Recover In The Trans Community
Three local trans women, with various lengths of recovery, on their journey being clean and sober.
“I don’t think trans women have a harder time staying sober. I think we have a harder time not sexualizing ourselves for money—because of society and the way we are treated. It’s harder for us to get out of the house and get a job—but we all have our challenges. If I can be sober, and go to school and have a job, then that’s possible for anyone. Before it was all craziness and chaos, but my life is amazing now that I’m sober… I pray everyday that I’m sober for the rest of my life. I have no desire to go back to using.”
—Madalyn Ambrosini, sober since November 11, 2015.
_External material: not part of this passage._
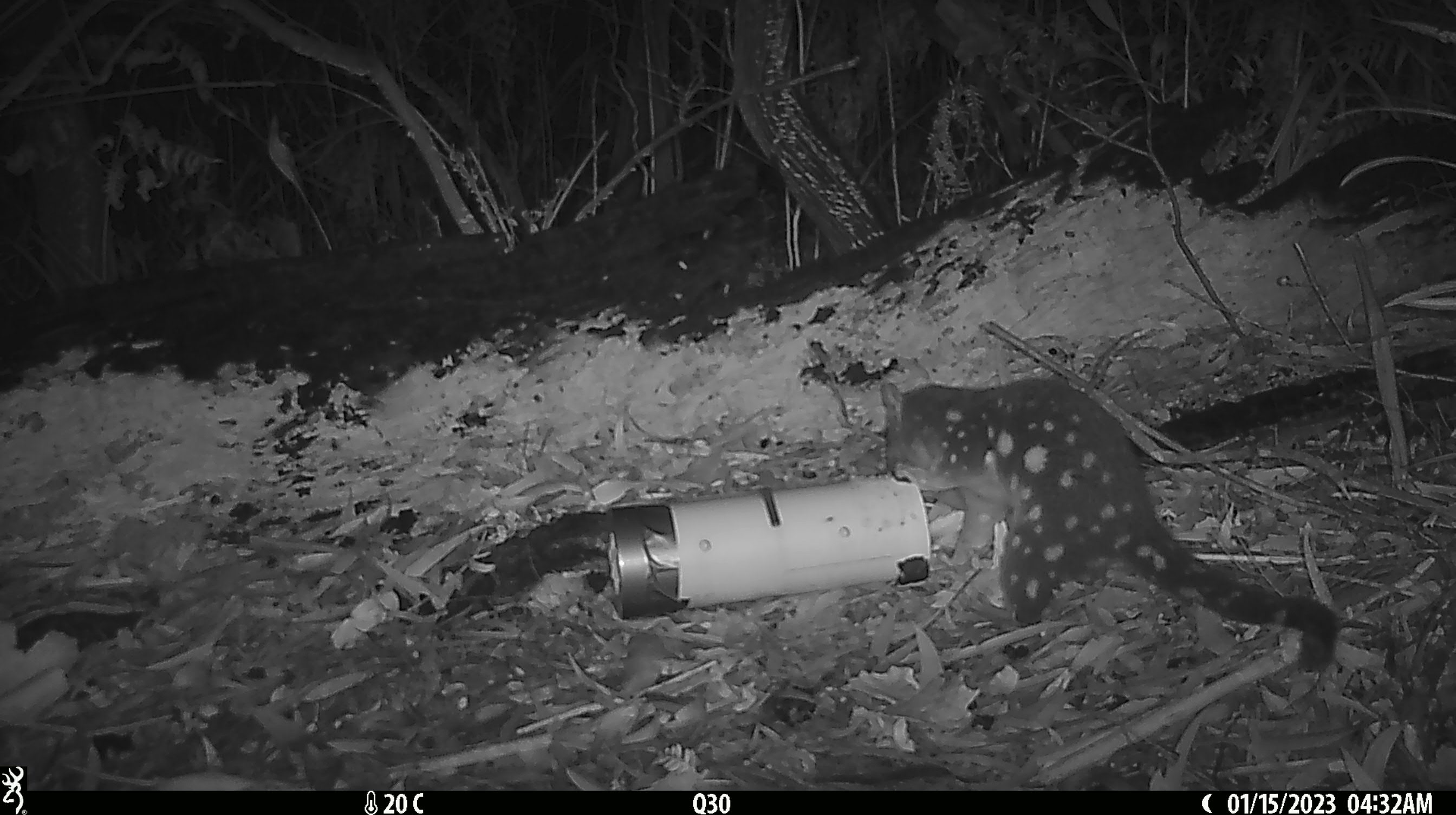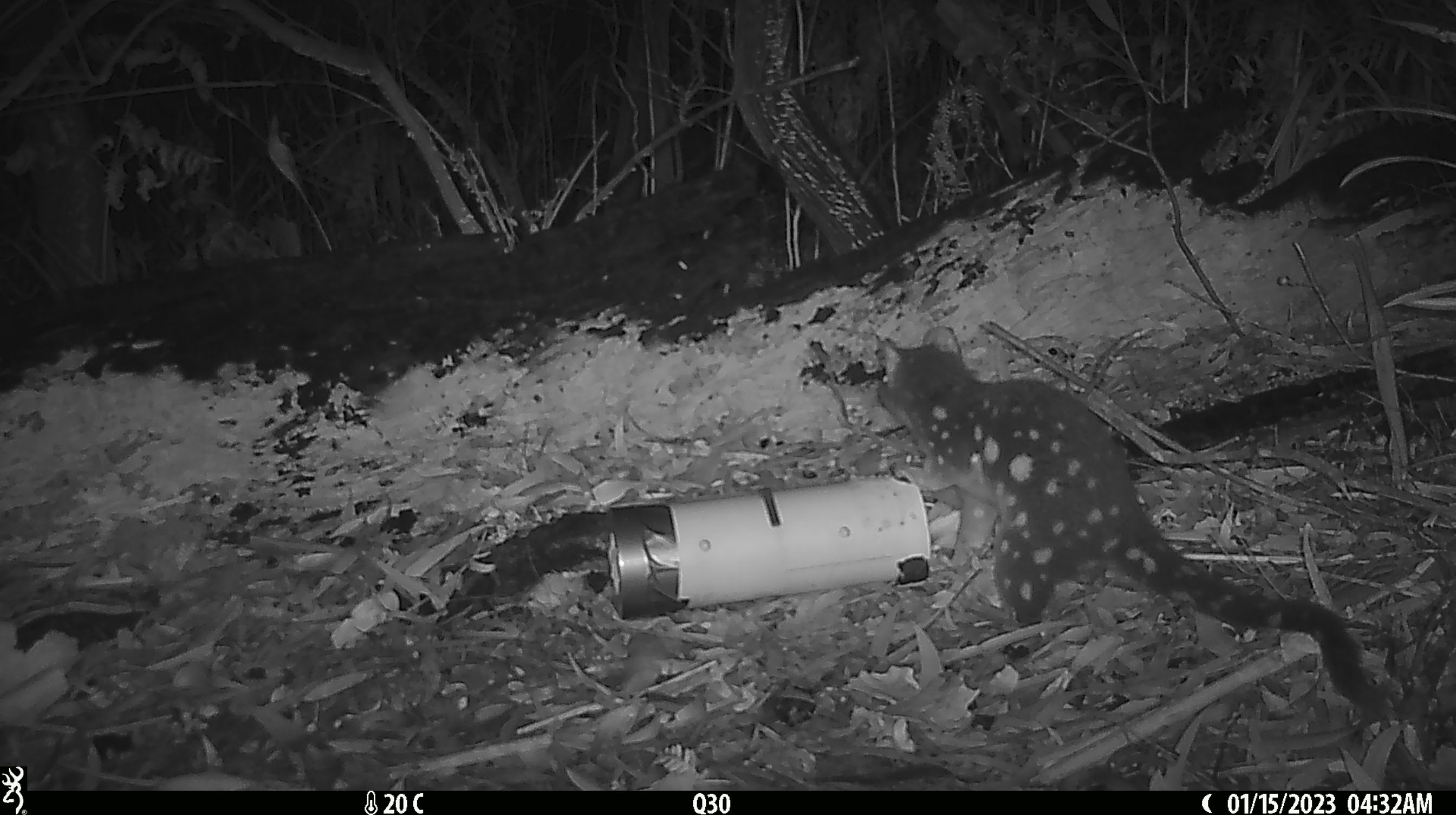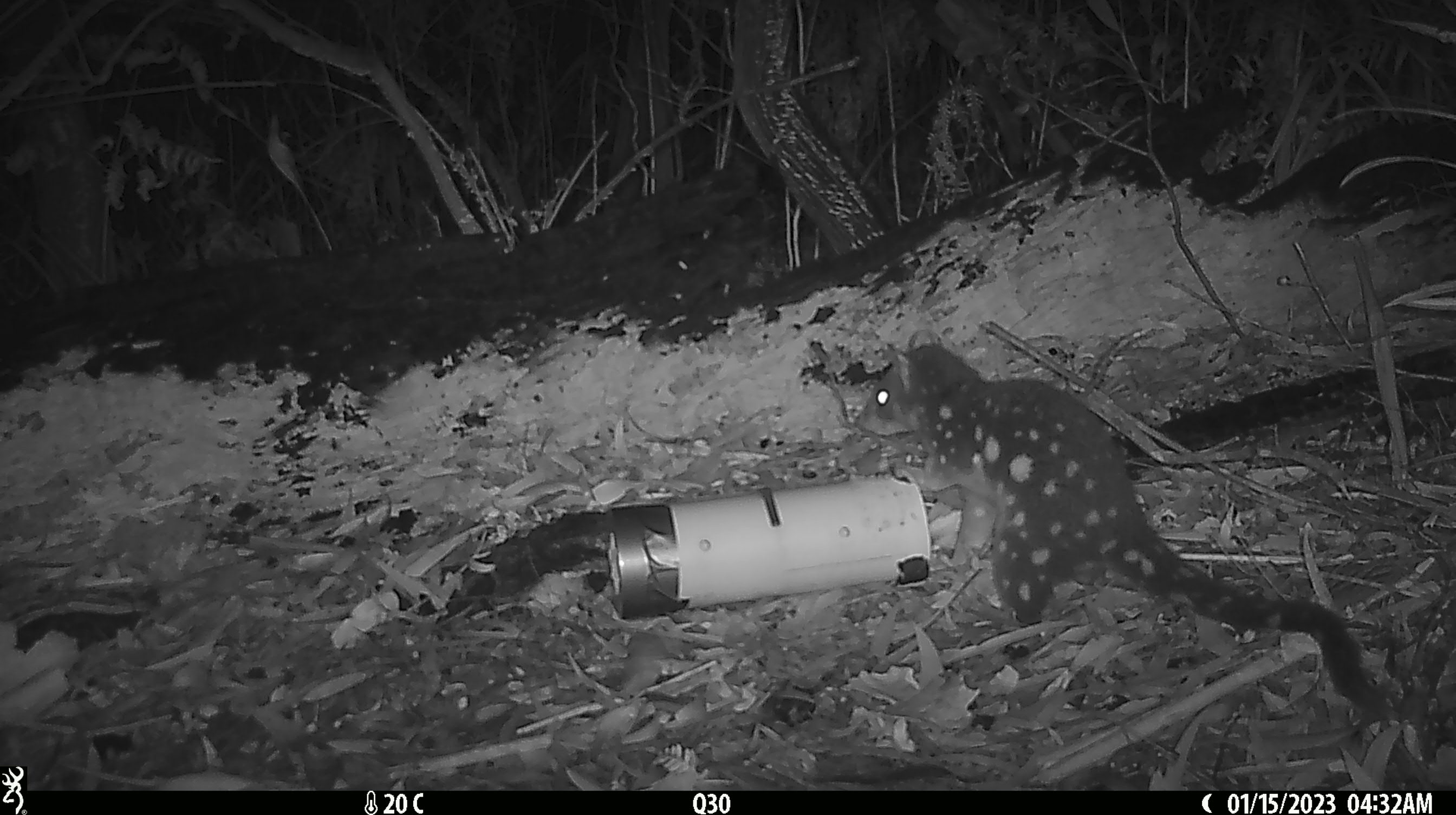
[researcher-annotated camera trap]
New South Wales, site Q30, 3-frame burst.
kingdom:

“I think trans women have a harder struggle in sobriety. We struggle to get acceptance by society. I come from a very strict Catholic household and growing up in Mexico was not easy… I did not feel I was loved growing up and that became an excuse for my alcoholism. Being transgender women who don’t feel acceptance, it is common for us to think that if we have bigger breasts, or 20 plastic surgeries, that we will get that love… I’m okay with who I am today as a woman. It’s okay not to be perfect. Today I love myself. I have integrity. I also know how to love unconditionally. I didn’t have any of that before sobriety. It’s a miracle and a gift.”
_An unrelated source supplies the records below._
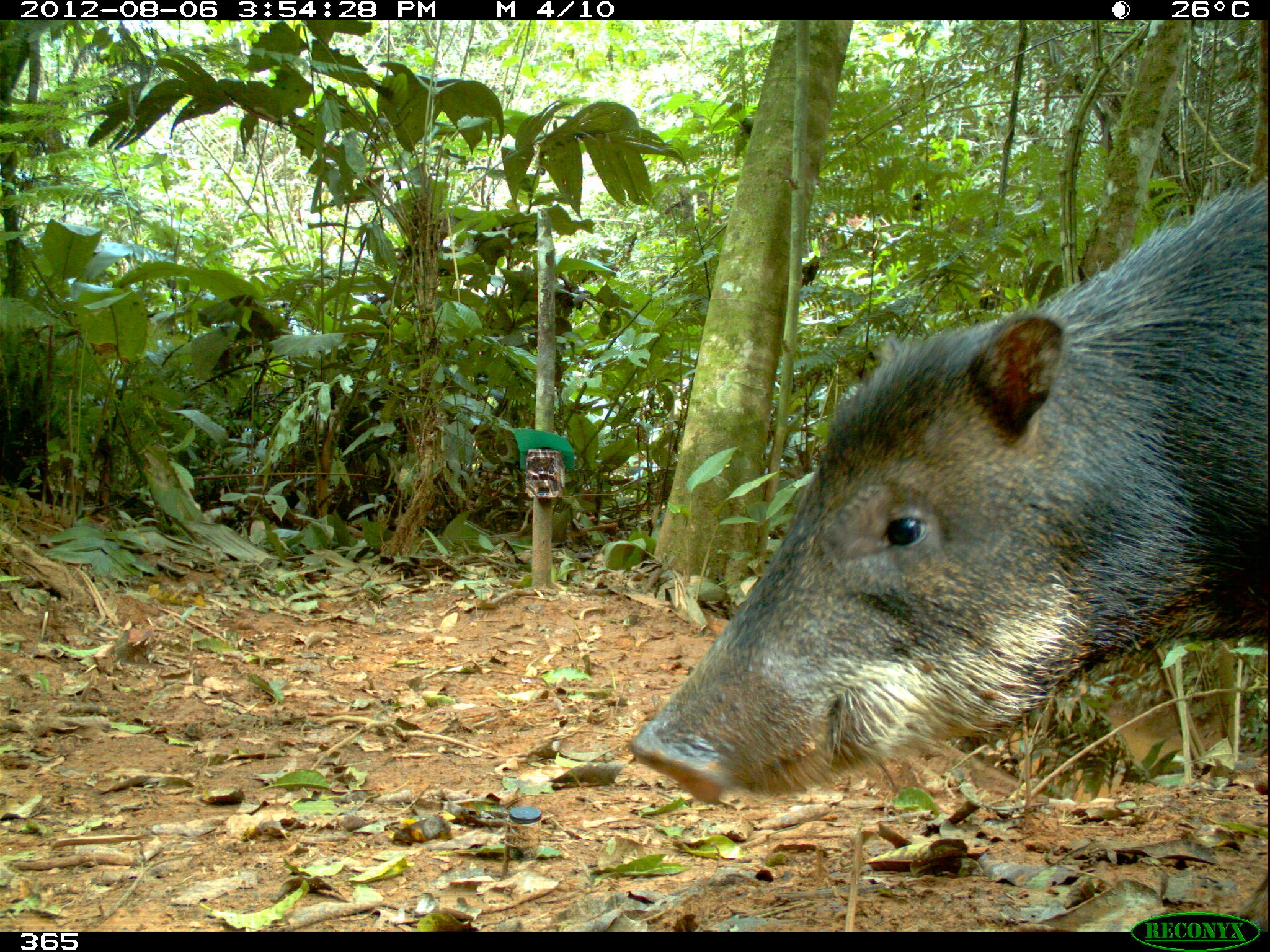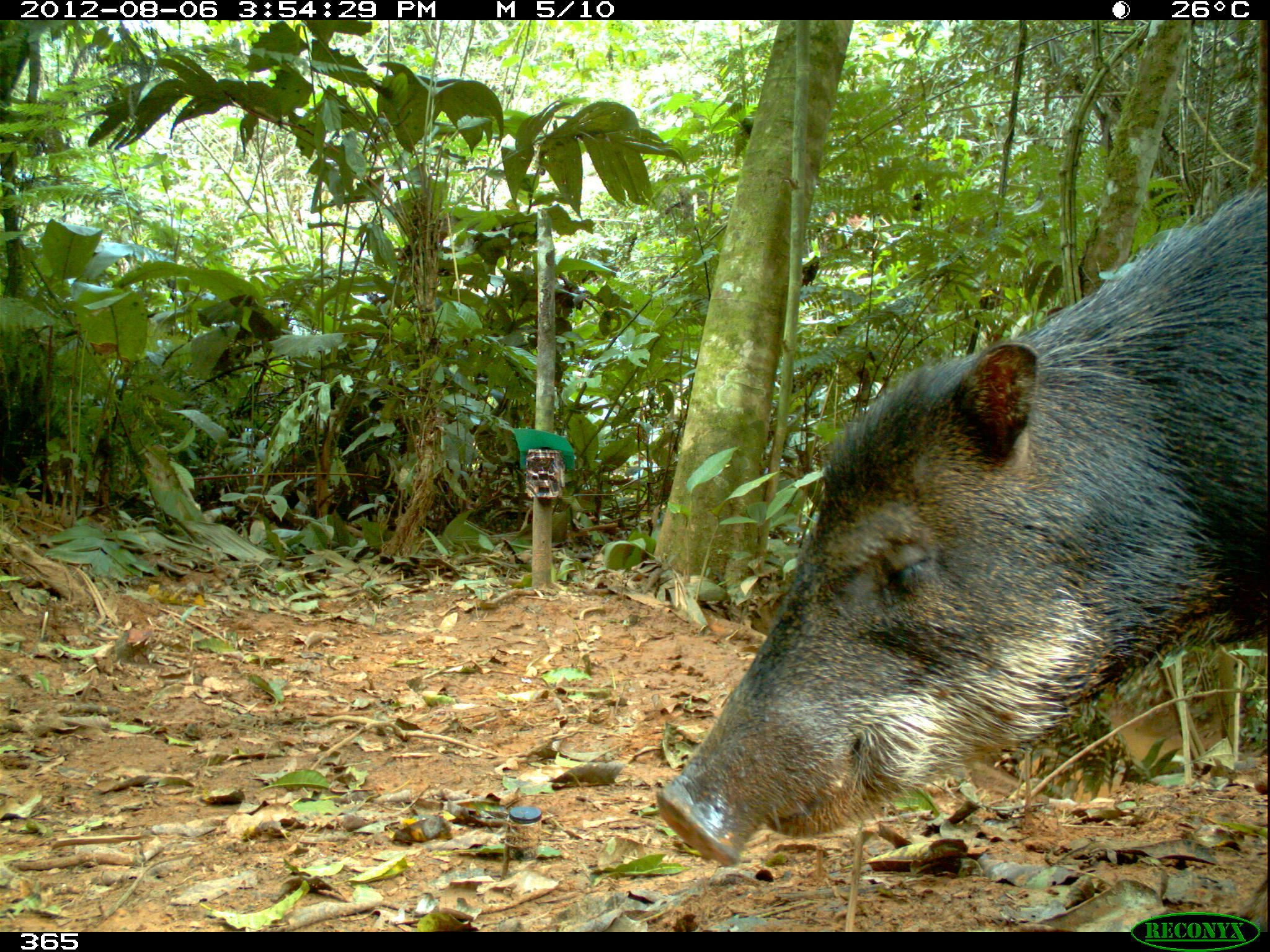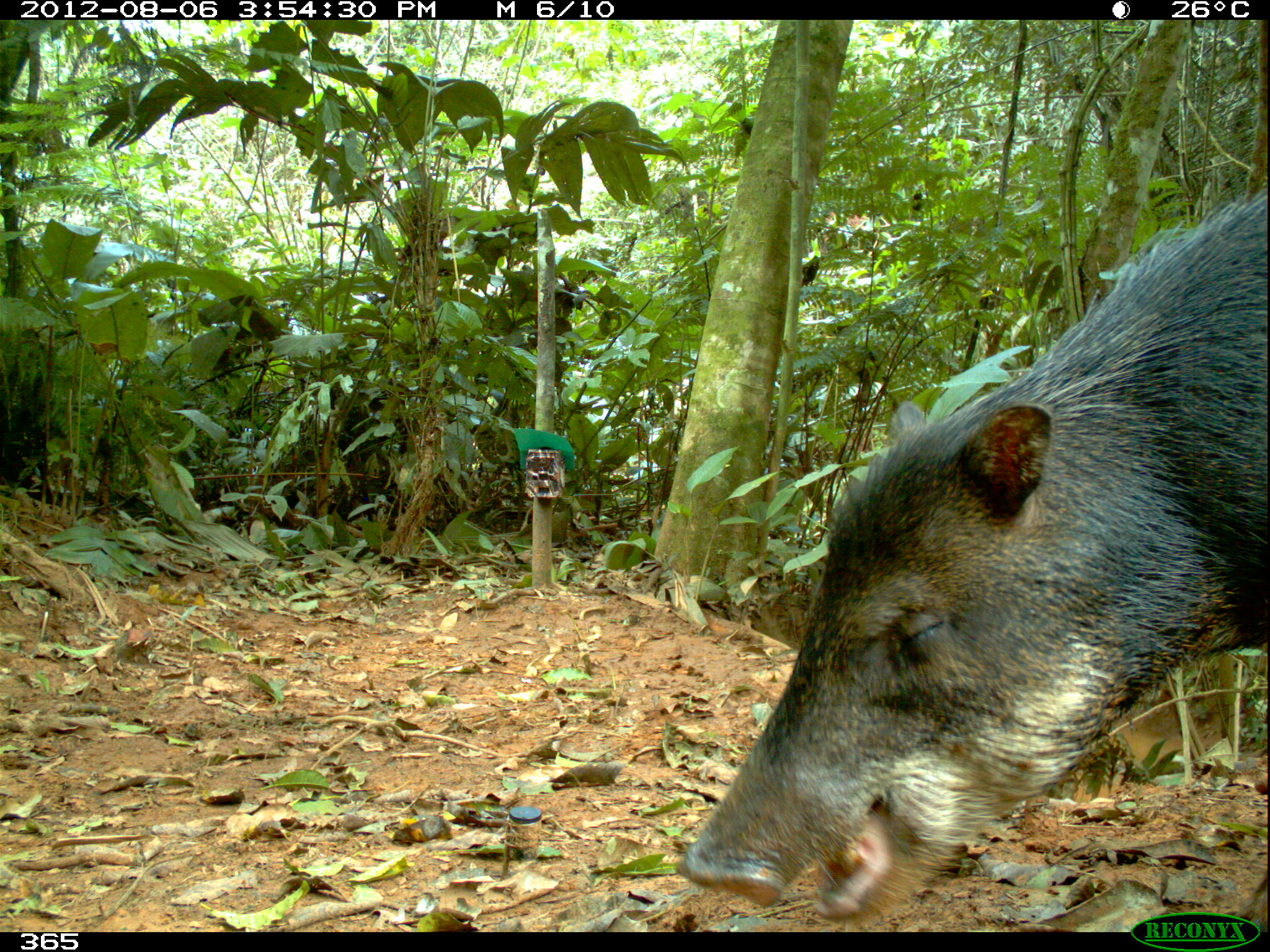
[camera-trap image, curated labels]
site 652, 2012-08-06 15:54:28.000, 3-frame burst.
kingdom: Animalia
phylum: Chordata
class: Mammalia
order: Artiodactyla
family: Tayassuidae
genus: Tayassu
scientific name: Tayassu pecari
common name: white-lipped peccary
Tayassu pecari (white-lipped peccary).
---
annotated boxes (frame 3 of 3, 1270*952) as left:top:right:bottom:
tayassu pecari: 671:187:1267:927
—Claudia Estrada, sober since May 15, 2008.
“I don’t think being trans and sober is a special struggle. I believe the only reason why I am sober is because of my Higher Power. I have a God who I have a relationship with, who is keeping me sober. What happens is a lot of trans women devalue themselves, because of society, or family, and a lot of them live in shame. They identify with their physical bodies and they don’t have much worth unless they’re sexual beings 24/7… When you devalue yourself, any person can come along and ruin your self-esteem. There are conversations that need to take place. We can’t just keep talking about condoms and tit jobs. We need to feed the spirit, not the ego. We need to talk about shame and fear and address our self-loathing. Then you have the African American issue, where young trans black women feel rejected and feel shame, so they need validation from everybody. It’s a merry-go round of insanity and the only conversation we’re having is, where did you get your butt done? We need to do the internal work, because trust and believe if you’re not willing to trust in a God of your own understanding, you’re not going to be happy. We need to start talking about spirituality and have a better connection with God.”
—Octavia Hamlett, sober since March 18 1995.